Książka została podzielona na rozdziały, więc czytelnik bardzo łatwo odnajdzie wiadomości dotyczące tego, co w danej chwili go interesuje. Rozdziały odnoszą się do gestów związanych z powitaniem, błogosławieństwem, statusem, cierpieniem, odpoczynkiem, wysuwanymi groźbami, afrontem, obroną własną, sprawami związanymi z intymnością. W nich z kolei znajdziemy kolejne i bardziej szczegółowe podziały. Powitanie ukazywane jest bowiem poprzez pozdrowienie ręką, uścisk dłoni, objęcie, ukłon i dygnięcie, klęczenie czy przez najbardziej uniżoną formę - prostrację. Autor dokonuje analizy danego gestu zastanawiając się nad jego pochodzeniem i upowszechnieniem zaznaczając czas i przestrzeń. Czytelnik może dowiedzieć się, że wysunięta stopa (H. Rigaud, Ludwik XIV Wielki (1638-1715), Król Słońce, 1701) oznaczająca wysoki status społeczny, jest w dalszym ciągu wykorzystywana przez współczesnych nam celebrytów podczas fotografowania ich na czerwonym dywanie. Autor zwraca również uwagę na gesty, które nie przetrwały do naszych czasów. To między innymi dłoń z nietypowo namalowanymi rozchylonymi palcami (El Greco, Portret szlachcica z ręką złożoną na piersi, ok. 1580). Analizuje znaczenie odwołując się do badań Thomasa Kunesha, że gest ten ma charakter ochronny i związany jest z naśladowaniem ułożeniem palców dłoni Maryi podczas karmienia piersią. Autor przedstawia również gesty i mimikę twarzy za pomocą których przekazywano w dziełach sztuki strach, ból, przerażenie, niepewność, nerwowość, popłoch. Mowa jest o ziewaniu, graniu na nosie, strojeniu min, spaniu, leżeniu, skrzyżowanych nogach, uniesionych rękach, obscenicznych gestach dłoni, gołych pośladkach. Wachlarz zarejestrowanych w dziełach sztuki zachowań ludzkich jest w tej pozycji bardzo szeroki.

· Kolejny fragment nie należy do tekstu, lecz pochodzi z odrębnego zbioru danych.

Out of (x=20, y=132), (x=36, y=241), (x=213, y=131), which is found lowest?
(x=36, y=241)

Książka nie niesie za sobą zbyt wiele treści merytorycznych i informacyjnych, ale stanowi bardzo dobry dodatek do pozycji z zakresu historii sztuki. Dzieła sztuki są tu jedynie filtrem potwierdzający wiedzę autora z zakresu antropologii, która została tu przez niego znakomicie przetransponowana i wykorzystana. Książka może być traktowana jako pomoc w dokładnej analizie i interpretacji obrazów i rzeźb. Jest napisana przystępnym językiem, a informacje potwierdzone są w dodanym materiale ikonograficznym. Czyta się więc ją szybko, a niejednokrotnie potem można również do niej zaglądać. Polecam.

 



 

Desmond Morris, Mowa ciała w sztuce. Pozy i gesty, wydawnictwo Arkady, wydanie 2022, tytuł oryg.: Postures. Body Language in Art, tłumaczenie: Anna Wajcowicz-Narloch, oprawa miękka, stron 320.